Reputation: 1540
I use the python HTCondor api with the simple parallel task:
with schedd.transaction() as shedd_transaction:
sub = htcondor.Submit(
{
"universe": "parallel",
"executable": "/bin/ping",
"machine_count": "1",
"request_cpus": "0",
"error": ".test.err",
"output": ".test.out",
"log": ".test.log",
"should_transfer_files": "NO",
"transfer_executable": "False",
"run_as_owner": "True",
"+Owner": f'"user"',
"+ParallelShutdownPolicy": "WAIT_FOR_ALL",
}
)
res = sub.queue_with_itemdata(
shedd_transaction,
1,
iter(
[
{
"arguments": "-c3 127.0.0.1",
"initial_dir": "/tmp/tmp1",
},
{
"arguments": "-c10 127.0.0.1",
"initial_dir": "/tmp/tmp2",
},
]
),
)
And after watch -n 0.5 condor_q -nobatch -verbose -allusers
command I see:
The job with the 2.1
id ends prematurely! Why is this happening?

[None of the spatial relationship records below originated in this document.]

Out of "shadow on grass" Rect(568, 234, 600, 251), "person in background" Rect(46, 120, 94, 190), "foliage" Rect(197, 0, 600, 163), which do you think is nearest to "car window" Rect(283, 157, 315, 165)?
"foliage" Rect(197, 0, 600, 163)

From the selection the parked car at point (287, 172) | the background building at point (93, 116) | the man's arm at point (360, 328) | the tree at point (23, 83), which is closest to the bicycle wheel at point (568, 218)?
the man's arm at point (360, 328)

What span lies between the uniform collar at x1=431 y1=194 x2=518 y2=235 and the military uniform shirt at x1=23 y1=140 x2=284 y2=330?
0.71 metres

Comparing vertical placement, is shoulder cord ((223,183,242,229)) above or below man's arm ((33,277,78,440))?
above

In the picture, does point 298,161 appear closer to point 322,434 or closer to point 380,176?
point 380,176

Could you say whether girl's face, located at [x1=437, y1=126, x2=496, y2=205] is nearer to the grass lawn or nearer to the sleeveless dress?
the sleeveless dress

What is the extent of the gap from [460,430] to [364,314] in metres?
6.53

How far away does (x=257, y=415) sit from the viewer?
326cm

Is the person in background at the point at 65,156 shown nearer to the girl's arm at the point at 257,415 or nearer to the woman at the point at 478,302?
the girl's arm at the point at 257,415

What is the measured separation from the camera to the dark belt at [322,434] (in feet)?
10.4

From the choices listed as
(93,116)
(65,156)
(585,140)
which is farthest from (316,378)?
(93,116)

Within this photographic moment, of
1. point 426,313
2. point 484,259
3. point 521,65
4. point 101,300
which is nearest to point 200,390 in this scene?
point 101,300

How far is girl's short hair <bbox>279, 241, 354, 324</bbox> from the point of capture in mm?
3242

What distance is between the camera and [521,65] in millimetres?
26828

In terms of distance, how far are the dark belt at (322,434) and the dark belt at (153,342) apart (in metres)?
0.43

The output of condor_q -analyze
during task execution:
root@b0d6b2e00bc8:/# condor_q -analyze 2
007.000: Job is running.
Last successful match: Mon Jul 29 18:47:50 2019
007.000: Run analysis summary ignoring user priority. Of 3 machines,
0 are rejected by your job's requirements
0 reject your job because of their own requirements
2 match and are already running your jobs
0 match but are serving other users
1 are able to run your job
007.001: Job is running.
007.001: Run analysis summary ignoring user priority. Of 3 machines,
0 are rejected by your job's requirements
0 reject your job because of their own requirements
2 match and are already running your jobs
0 match but are serving other users
1 are able to run your job
Upvotes: 0
Views: 377
Reputation: 610
This was actually answered on the htcondor-user mailing list.
"+ParallelShutdownPolicy": f'"WAIT_FOR_ALL"',
should do trick by making the argument value a quoted string.
Upvotes: 1